Available data –
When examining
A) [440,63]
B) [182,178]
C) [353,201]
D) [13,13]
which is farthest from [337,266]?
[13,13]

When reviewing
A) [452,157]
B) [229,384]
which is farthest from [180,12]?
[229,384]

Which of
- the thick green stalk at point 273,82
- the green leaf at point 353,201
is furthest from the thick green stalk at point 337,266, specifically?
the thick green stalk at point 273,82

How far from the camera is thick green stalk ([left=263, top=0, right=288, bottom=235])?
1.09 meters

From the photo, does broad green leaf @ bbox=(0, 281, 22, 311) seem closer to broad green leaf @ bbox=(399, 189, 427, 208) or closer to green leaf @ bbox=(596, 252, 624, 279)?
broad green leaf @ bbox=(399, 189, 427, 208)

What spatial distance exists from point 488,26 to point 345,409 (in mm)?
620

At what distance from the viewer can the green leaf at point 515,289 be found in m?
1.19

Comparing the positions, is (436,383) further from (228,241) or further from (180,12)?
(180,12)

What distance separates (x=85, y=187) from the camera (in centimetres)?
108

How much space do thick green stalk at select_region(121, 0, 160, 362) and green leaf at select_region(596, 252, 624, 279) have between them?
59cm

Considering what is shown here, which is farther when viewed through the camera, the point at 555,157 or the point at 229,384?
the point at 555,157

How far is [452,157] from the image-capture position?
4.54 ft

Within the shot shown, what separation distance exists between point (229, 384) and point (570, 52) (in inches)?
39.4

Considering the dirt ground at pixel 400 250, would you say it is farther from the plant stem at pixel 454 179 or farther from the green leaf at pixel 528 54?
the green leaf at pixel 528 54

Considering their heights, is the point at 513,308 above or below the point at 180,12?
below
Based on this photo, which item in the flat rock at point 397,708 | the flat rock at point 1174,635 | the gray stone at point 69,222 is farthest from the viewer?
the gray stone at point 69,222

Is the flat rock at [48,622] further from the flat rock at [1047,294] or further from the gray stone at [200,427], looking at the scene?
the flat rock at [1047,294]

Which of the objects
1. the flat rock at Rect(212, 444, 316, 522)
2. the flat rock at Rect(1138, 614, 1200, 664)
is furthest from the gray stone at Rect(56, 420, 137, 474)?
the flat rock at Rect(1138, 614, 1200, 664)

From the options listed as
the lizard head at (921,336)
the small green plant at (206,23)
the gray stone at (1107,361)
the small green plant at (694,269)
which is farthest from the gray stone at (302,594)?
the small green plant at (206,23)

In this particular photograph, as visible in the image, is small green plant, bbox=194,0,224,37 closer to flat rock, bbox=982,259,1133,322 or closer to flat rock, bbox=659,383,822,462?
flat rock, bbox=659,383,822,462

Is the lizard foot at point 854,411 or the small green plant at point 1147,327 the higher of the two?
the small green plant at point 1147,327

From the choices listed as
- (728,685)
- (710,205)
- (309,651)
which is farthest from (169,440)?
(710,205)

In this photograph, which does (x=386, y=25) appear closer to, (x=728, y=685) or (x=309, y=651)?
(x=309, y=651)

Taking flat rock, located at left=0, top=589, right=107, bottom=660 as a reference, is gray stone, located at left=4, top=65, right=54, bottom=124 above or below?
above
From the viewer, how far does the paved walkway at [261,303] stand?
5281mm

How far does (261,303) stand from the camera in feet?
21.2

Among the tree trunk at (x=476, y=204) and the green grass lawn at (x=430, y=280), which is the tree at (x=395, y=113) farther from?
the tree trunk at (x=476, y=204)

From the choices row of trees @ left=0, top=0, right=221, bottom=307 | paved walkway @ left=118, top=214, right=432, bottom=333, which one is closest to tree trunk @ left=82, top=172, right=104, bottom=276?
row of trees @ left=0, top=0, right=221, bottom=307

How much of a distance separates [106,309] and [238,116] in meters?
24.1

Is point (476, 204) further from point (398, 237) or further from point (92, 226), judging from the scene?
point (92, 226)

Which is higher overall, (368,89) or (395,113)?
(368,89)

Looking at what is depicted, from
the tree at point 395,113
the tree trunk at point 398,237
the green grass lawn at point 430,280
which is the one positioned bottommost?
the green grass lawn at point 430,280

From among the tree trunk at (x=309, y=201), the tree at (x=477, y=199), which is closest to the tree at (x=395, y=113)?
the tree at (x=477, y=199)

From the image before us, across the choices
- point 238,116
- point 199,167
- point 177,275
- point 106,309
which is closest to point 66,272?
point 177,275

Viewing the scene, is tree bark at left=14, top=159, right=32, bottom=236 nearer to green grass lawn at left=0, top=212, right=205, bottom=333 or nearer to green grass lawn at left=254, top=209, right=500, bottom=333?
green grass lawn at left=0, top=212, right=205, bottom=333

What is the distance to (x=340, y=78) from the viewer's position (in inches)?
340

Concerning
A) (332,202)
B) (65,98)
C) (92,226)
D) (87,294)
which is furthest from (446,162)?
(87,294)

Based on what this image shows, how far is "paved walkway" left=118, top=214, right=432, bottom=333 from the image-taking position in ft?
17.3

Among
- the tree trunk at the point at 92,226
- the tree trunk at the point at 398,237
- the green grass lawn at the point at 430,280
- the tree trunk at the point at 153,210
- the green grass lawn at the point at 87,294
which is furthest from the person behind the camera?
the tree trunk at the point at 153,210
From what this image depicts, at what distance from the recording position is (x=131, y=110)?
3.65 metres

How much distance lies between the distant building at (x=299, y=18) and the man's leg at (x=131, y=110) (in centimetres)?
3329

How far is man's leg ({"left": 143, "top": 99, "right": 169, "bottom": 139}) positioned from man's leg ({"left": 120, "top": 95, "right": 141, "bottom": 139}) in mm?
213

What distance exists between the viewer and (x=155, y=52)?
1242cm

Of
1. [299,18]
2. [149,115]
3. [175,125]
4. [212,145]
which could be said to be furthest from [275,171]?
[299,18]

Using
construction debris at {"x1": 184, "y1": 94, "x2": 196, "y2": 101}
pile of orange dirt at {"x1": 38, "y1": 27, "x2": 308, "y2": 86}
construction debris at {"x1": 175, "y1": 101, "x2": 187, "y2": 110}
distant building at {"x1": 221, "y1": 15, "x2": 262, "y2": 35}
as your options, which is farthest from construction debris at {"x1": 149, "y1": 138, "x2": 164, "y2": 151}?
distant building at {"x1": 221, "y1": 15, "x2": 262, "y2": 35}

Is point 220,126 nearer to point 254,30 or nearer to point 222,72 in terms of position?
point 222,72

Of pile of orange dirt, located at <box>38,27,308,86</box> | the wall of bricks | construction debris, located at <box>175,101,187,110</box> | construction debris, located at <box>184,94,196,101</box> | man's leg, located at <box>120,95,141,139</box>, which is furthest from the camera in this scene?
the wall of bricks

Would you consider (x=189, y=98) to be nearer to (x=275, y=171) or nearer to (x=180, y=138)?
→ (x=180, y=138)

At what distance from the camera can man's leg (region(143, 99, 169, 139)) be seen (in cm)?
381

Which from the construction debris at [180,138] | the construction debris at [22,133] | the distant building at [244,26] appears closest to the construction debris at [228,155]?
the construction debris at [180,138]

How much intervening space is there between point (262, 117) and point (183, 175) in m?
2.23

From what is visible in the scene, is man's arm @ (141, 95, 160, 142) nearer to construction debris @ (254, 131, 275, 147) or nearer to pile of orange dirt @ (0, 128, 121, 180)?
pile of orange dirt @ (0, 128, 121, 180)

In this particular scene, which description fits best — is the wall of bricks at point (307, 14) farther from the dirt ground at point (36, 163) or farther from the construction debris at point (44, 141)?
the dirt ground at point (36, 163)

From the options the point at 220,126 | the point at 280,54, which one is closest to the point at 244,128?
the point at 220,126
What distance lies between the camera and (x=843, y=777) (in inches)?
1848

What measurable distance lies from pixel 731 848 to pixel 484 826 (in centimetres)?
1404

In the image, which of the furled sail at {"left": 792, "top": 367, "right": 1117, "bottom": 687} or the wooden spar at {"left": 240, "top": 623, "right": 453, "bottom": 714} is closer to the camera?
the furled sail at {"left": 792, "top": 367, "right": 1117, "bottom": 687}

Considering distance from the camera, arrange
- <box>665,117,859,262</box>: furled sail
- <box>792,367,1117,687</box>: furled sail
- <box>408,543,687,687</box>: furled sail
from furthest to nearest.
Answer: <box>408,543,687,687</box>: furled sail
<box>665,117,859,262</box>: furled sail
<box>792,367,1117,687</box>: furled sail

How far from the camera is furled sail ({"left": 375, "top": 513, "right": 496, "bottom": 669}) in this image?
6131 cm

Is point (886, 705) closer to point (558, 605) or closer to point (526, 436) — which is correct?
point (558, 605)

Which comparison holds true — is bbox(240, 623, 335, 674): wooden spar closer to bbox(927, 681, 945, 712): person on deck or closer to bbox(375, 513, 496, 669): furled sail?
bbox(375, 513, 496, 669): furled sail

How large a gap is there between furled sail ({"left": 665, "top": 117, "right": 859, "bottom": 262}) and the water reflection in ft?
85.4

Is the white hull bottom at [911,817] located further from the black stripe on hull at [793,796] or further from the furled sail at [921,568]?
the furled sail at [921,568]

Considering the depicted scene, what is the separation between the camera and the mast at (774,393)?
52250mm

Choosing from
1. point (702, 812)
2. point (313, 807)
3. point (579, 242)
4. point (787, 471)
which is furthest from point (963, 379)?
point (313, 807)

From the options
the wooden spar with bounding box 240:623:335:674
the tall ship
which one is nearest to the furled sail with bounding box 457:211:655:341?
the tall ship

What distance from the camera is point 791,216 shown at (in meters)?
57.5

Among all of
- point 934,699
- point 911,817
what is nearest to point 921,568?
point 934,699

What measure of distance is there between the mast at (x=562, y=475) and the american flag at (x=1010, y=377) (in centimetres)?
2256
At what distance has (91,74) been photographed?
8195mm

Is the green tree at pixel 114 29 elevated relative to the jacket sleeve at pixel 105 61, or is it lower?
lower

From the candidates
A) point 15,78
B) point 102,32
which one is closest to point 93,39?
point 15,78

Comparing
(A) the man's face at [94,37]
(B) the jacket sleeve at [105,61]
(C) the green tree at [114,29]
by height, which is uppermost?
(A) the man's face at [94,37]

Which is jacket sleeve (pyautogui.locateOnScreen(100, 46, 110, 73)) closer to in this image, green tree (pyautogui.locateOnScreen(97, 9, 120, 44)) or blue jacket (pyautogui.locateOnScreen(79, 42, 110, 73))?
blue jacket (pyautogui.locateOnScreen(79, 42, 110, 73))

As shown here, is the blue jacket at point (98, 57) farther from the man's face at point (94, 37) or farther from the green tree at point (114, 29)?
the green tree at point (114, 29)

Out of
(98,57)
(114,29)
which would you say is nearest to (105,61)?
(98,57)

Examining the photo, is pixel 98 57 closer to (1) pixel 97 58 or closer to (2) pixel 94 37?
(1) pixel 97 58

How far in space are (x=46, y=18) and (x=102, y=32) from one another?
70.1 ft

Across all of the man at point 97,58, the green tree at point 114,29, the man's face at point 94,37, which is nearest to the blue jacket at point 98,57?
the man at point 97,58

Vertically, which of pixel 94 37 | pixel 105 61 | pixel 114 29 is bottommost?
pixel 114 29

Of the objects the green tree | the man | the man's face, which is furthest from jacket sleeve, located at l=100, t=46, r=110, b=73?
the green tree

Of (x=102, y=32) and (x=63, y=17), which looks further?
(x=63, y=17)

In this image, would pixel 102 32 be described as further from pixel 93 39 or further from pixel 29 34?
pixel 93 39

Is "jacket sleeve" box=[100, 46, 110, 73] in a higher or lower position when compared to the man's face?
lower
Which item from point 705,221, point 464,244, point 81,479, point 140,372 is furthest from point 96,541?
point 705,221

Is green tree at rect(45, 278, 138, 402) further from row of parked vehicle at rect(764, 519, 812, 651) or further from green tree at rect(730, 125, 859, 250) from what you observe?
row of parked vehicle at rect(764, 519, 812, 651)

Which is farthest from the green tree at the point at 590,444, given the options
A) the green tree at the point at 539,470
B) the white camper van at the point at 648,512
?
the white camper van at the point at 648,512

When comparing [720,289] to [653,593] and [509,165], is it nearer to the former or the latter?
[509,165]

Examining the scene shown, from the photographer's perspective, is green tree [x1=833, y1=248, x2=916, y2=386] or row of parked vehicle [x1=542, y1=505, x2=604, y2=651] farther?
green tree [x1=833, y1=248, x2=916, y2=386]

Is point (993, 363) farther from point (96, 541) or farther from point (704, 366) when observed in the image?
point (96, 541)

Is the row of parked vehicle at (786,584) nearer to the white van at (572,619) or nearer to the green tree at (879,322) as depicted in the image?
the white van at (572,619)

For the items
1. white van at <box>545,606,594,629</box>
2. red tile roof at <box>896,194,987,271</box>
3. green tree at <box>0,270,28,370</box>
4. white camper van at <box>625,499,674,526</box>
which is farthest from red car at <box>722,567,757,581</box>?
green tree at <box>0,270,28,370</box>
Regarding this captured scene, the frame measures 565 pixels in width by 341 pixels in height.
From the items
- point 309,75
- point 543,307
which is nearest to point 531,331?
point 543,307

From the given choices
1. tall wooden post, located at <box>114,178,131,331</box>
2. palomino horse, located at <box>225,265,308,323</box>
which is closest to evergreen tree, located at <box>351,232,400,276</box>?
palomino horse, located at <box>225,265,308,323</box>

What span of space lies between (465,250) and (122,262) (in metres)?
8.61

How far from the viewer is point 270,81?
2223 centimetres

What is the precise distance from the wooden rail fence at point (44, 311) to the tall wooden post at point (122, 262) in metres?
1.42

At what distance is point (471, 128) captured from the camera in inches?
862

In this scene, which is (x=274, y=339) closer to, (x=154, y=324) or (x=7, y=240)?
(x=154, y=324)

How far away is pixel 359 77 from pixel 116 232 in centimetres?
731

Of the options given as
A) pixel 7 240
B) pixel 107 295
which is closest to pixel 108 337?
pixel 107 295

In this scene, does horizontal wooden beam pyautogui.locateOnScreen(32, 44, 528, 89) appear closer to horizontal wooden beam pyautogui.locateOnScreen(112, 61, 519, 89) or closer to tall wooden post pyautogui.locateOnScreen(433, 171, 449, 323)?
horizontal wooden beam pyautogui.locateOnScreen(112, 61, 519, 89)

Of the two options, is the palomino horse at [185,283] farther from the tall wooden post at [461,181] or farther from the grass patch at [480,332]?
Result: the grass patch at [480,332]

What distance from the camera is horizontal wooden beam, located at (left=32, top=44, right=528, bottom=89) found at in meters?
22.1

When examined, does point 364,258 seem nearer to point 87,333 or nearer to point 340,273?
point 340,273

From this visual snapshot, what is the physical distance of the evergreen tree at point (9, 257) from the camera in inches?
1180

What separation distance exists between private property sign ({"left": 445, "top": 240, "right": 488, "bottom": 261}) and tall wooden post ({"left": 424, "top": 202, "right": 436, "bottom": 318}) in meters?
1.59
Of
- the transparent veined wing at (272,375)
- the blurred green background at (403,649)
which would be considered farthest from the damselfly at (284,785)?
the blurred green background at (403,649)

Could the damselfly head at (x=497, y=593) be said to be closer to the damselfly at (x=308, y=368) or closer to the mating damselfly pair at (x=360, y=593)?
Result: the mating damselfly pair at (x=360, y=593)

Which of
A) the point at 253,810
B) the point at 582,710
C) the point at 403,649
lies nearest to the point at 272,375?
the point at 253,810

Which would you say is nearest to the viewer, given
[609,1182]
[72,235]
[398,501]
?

Aim – Rewrite everything from the entry line containing "At what distance is" down to the line containing "Result: the grass patch at [480,332]", changing "scene" to "view" and leaving the rest as it is.

Finished task –
At what distance is point (471, 128) captured from the camera in inches?
862

In this view, which is (x=274, y=339) closer to, (x=154, y=324) or (x=7, y=240)?
(x=154, y=324)

How far away is pixel 359 77 from pixel 116 232 in centimetres?
731

Of the options given as
A) pixel 7 240
B) pixel 107 295
which is closest to pixel 108 337?
pixel 107 295

In this view, does horizontal wooden beam pyautogui.locateOnScreen(32, 44, 528, 89) appear closer to horizontal wooden beam pyautogui.locateOnScreen(112, 61, 519, 89) or closer to tall wooden post pyautogui.locateOnScreen(433, 171, 449, 323)?
horizontal wooden beam pyautogui.locateOnScreen(112, 61, 519, 89)

Of the two options, is the palomino horse at [185,283] farther from the tall wooden post at [461,181] or farther from the grass patch at [480,332]?
Result: the grass patch at [480,332]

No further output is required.